:: EXERCISE REQUIREMENTS ::
Reproduce the lines below, substituting "snowy peak" for each occurrence of "snow-covered mountain" and leaving everything else unchanged.

>> start RAW RECORDS

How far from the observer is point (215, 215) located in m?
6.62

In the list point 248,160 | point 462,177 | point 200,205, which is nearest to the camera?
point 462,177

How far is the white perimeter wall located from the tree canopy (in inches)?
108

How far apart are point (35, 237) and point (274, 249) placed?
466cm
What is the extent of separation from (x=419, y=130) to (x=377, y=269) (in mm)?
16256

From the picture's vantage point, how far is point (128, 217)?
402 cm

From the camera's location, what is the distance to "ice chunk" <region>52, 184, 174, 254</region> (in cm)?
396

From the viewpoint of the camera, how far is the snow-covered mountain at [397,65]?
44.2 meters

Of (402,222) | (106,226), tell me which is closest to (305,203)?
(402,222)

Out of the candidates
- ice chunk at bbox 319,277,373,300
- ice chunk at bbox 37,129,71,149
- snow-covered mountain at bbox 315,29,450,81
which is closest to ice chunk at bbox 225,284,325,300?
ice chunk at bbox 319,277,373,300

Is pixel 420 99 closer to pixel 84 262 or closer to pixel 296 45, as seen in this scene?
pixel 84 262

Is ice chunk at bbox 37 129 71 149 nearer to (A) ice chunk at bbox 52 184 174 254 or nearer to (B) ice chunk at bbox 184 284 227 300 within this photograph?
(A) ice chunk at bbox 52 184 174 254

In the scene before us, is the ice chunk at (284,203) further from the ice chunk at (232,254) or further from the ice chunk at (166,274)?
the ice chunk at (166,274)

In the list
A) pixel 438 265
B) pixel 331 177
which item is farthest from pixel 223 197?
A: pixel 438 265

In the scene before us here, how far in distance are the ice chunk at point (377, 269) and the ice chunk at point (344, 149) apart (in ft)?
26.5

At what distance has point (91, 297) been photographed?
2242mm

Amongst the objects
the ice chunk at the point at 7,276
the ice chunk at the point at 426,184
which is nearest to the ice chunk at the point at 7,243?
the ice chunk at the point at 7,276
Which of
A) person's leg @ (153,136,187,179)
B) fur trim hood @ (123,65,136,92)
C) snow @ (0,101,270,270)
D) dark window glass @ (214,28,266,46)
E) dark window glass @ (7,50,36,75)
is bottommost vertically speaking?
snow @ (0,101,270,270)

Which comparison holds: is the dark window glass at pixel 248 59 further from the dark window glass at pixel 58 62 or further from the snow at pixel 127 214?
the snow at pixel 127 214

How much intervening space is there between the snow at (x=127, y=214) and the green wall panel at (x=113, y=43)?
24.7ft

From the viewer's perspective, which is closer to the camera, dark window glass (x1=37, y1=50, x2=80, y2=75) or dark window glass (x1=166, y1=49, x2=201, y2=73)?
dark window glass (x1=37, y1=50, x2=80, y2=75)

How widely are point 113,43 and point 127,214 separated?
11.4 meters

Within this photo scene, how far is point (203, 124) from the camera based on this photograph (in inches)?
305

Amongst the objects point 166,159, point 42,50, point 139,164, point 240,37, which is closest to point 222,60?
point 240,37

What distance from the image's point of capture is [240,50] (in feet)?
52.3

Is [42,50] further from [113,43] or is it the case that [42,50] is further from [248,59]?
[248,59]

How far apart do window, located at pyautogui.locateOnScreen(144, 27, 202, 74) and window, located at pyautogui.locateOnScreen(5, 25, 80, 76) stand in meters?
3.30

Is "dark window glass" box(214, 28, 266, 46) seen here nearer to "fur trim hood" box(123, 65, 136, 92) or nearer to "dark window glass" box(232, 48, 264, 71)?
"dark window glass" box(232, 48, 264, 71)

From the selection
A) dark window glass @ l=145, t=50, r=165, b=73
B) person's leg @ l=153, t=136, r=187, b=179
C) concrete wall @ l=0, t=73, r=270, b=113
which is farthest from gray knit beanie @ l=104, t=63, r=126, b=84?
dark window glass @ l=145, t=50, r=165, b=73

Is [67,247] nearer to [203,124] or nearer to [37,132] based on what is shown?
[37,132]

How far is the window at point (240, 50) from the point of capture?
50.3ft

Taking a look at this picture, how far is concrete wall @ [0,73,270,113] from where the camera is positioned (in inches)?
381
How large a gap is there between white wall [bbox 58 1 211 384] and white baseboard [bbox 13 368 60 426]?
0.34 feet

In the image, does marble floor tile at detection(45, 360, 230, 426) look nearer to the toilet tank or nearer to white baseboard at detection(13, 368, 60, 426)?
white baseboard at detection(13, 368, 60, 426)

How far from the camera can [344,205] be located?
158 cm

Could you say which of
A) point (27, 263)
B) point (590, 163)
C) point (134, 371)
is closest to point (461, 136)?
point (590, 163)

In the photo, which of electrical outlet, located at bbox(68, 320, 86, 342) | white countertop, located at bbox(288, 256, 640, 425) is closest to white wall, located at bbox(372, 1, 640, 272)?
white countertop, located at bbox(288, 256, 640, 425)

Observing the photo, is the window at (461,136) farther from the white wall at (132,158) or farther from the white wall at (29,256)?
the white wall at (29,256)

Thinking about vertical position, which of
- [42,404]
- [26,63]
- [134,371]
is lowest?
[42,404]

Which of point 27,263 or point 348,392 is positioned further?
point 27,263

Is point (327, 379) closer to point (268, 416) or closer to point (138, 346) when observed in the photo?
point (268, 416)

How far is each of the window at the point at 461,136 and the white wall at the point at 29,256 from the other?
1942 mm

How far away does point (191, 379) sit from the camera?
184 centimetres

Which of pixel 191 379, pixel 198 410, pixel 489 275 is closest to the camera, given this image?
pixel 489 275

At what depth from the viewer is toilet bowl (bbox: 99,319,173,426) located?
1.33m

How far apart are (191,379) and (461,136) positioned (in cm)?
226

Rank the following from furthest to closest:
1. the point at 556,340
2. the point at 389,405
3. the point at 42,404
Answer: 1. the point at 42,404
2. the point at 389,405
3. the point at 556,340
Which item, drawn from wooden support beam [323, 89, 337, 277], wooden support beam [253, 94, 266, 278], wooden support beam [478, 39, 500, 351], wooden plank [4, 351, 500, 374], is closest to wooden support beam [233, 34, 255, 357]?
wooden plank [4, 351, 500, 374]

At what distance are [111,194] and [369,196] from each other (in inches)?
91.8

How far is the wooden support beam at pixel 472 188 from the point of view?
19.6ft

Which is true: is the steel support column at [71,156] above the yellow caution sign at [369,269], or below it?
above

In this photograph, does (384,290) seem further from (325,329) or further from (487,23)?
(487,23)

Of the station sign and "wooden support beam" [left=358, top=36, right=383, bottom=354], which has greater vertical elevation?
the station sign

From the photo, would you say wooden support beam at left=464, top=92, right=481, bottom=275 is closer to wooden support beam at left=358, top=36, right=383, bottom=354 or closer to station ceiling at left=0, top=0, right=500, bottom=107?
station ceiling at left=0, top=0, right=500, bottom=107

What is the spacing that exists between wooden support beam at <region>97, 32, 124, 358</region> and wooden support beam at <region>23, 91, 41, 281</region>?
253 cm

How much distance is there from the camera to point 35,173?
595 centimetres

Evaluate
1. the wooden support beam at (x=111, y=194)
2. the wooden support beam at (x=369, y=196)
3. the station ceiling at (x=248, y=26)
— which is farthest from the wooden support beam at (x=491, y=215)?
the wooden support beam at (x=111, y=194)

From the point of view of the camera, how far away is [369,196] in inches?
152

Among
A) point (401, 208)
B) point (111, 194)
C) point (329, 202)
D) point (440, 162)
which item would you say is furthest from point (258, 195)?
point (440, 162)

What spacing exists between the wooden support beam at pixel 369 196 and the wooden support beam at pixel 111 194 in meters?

>> end RAW RECORDS

:: TASK RESPONSE ::
How far from the observer is point (215, 215) located in m?
6.62

In the list point 248,160 | point 462,177 | point 200,205, which is nearest to the camera?
point 462,177

How far is the white perimeter wall located from the tree canopy (in inches)?
108

How far apart are point (35, 237) and point (274, 249) placed?
466cm
What is the extent of separation from (x=419, y=130) to (x=377, y=269) (in mm)?
16256

From the picture's vantage point, how far is point (128, 217)?
402 cm

From the camera's location, what is the distance to "ice chunk" <region>52, 184, 174, 254</region> (in cm)?
396

From the viewpoint of the camera, how far is the snowy peak at [397,65]?
44.2 meters

Of (402,222) | (106,226), tell me which is closest to (305,203)?
(402,222)

Out of the candidates
- ice chunk at bbox 319,277,373,300
- ice chunk at bbox 37,129,71,149
- snowy peak at bbox 315,29,450,81
which is closest to ice chunk at bbox 225,284,325,300?
ice chunk at bbox 319,277,373,300

Is pixel 420 99 closer to pixel 84 262 or closer to pixel 296 45, as seen in this scene?
pixel 84 262

Is ice chunk at bbox 37 129 71 149 nearer to (A) ice chunk at bbox 52 184 174 254 or nearer to (B) ice chunk at bbox 184 284 227 300 within this photograph?
(A) ice chunk at bbox 52 184 174 254

In the scene before us, is the ice chunk at (284,203) further from the ice chunk at (232,254) or further from the ice chunk at (166,274)?
the ice chunk at (166,274)

In the list
A) pixel 438 265
B) pixel 331 177
which item is farthest from pixel 223 197?
A: pixel 438 265

In the scene before us here, how far in distance are the ice chunk at point (377, 269) and the ice chunk at point (344, 149) apart (in ft)?
26.5

At what distance has point (91, 297) been photographed?
2242mm

Amongst the objects
the ice chunk at the point at 7,276
the ice chunk at the point at 426,184
which is nearest to the ice chunk at the point at 7,243?
the ice chunk at the point at 7,276
Which of
A) person's leg @ (153,136,187,179)
B) fur trim hood @ (123,65,136,92)
C) snow @ (0,101,270,270)
D) dark window glass @ (214,28,266,46)
E) dark window glass @ (7,50,36,75)
is bottommost vertically speaking?
snow @ (0,101,270,270)

Which comparison holds: is the dark window glass at pixel 248 59 further from the dark window glass at pixel 58 62 or further from the snow at pixel 127 214?
the snow at pixel 127 214

How much intervening space is there between the snow at (x=127, y=214) and the green wall panel at (x=113, y=43)?
24.7ft

From the viewer's perspective, which is closer to the camera, dark window glass (x1=37, y1=50, x2=80, y2=75) or dark window glass (x1=166, y1=49, x2=201, y2=73)?
dark window glass (x1=37, y1=50, x2=80, y2=75)

How widely are point 113,43 and point 127,214 separated?
11.4 meters

Within this photo scene, how far is point (203, 124) from the camera based on this photograph (in inches)?
305

Amongst the objects point 166,159, point 42,50, point 139,164, point 240,37, which is closest to point 222,60?
point 240,37

What distance from the image's point of capture is [240,50] (in feet)?
52.3

Is [42,50] further from [113,43] or is it the case that [42,50] is further from [248,59]?
[248,59]

How far apart do window, located at pyautogui.locateOnScreen(144, 27, 202, 74) and window, located at pyautogui.locateOnScreen(5, 25, 80, 76) stand in meters?
3.30

Is "dark window glass" box(214, 28, 266, 46) seen here nearer to "fur trim hood" box(123, 65, 136, 92) or nearer to "dark window glass" box(232, 48, 264, 71)?
"dark window glass" box(232, 48, 264, 71)

From the selection
A) dark window glass @ l=145, t=50, r=165, b=73
B) person's leg @ l=153, t=136, r=187, b=179
C) concrete wall @ l=0, t=73, r=270, b=113
which is farthest from gray knit beanie @ l=104, t=63, r=126, b=84?
dark window glass @ l=145, t=50, r=165, b=73

Is [67,247] nearer to [203,124] or nearer to [37,132] based on what is shown?
[37,132]

How far is the window at point (240, 50) from the point of capture?
50.3ft

Taking a look at this picture, how far is concrete wall @ [0,73,270,113] from where the camera is positioned (in inches)?
381
How large a gap is there between white wall [bbox 58 1 211 384] and white baseboard [bbox 13 368 60 426]?
0.34 feet

In the image, does marble floor tile at detection(45, 360, 230, 426) look nearer to the toilet tank or nearer to white baseboard at detection(13, 368, 60, 426)?
white baseboard at detection(13, 368, 60, 426)

How far from the camera can [344,205] be located?
158 cm

Could you say which of
A) point (27, 263)
B) point (590, 163)
C) point (134, 371)
is closest to point (461, 136)?
point (590, 163)

In the photo, which of electrical outlet, located at bbox(68, 320, 86, 342) | white countertop, located at bbox(288, 256, 640, 425) is closest to white wall, located at bbox(372, 1, 640, 272)?
white countertop, located at bbox(288, 256, 640, 425)

Observing the photo, is the window at (461,136) farther from the white wall at (132,158) or farther from the white wall at (29,256)?
the white wall at (29,256)

Thinking about vertical position, which of
- [42,404]
- [26,63]
- [134,371]
is lowest?
[42,404]

Which of point 27,263 or point 348,392 is positioned further?
point 27,263

Is point (327, 379) closer to point (268, 416) or closer to point (138, 346) when observed in the photo?
point (268, 416)

How far is each of the window at the point at 461,136 and the white wall at the point at 29,256 from the other?
1942 mm

How far away does point (191, 379) sit from the camera?
184 centimetres

Which of pixel 191 379, pixel 198 410, pixel 489 275 is closest to the camera, given this image?
pixel 489 275

At what depth from the viewer is toilet bowl (bbox: 99,319,173,426) located?
1.33m

How far apart are (191,379) and (461,136) positioned (in cm)?
226

Rank the following from furthest to closest:
1. the point at 556,340
2. the point at 389,405
3. the point at 42,404
Answer: 1. the point at 42,404
2. the point at 389,405
3. the point at 556,340
Which item, drawn from wooden support beam [323, 89, 337, 277], wooden support beam [253, 94, 266, 278], wooden support beam [478, 39, 500, 351], wooden plank [4, 351, 500, 374], is closest to wooden support beam [233, 34, 255, 357]?
wooden plank [4, 351, 500, 374]

At what distance are [111,194] and [369,196] from each other (in inches)?
91.8

How far is the wooden support beam at pixel 472 188 from the point of view?
19.6ft

Which is true: is the steel support column at [71,156] above the yellow caution sign at [369,269], or below it?
above

In this photograph, does (384,290) seem further from (325,329) or further from (487,23)?
(487,23)

Of the station sign and "wooden support beam" [left=358, top=36, right=383, bottom=354], which has greater vertical elevation?
the station sign

From the photo, would you say wooden support beam at left=464, top=92, right=481, bottom=275 is closer to wooden support beam at left=358, top=36, right=383, bottom=354 or closer to station ceiling at left=0, top=0, right=500, bottom=107?
station ceiling at left=0, top=0, right=500, bottom=107

What is the spacing that exists between wooden support beam at <region>97, 32, 124, 358</region> and wooden support beam at <region>23, 91, 41, 281</region>?
253 cm

How much distance is there from the camera to point 35,173?
595 centimetres

Evaluate
1. the wooden support beam at (x=111, y=194)
2. the wooden support beam at (x=369, y=196)
3. the station ceiling at (x=248, y=26)
— which is farthest from the wooden support beam at (x=491, y=215)?
the wooden support beam at (x=111, y=194)

From the point of view of the camera, how far away is [369,196] in inches?
152

Among
A) point (401, 208)
B) point (111, 194)
C) point (329, 202)
D) point (440, 162)
which item would you say is furthest from point (258, 195)?
point (440, 162)

What spacing exists between the wooden support beam at pixel 369 196 and the wooden support beam at pixel 111 194 in meters?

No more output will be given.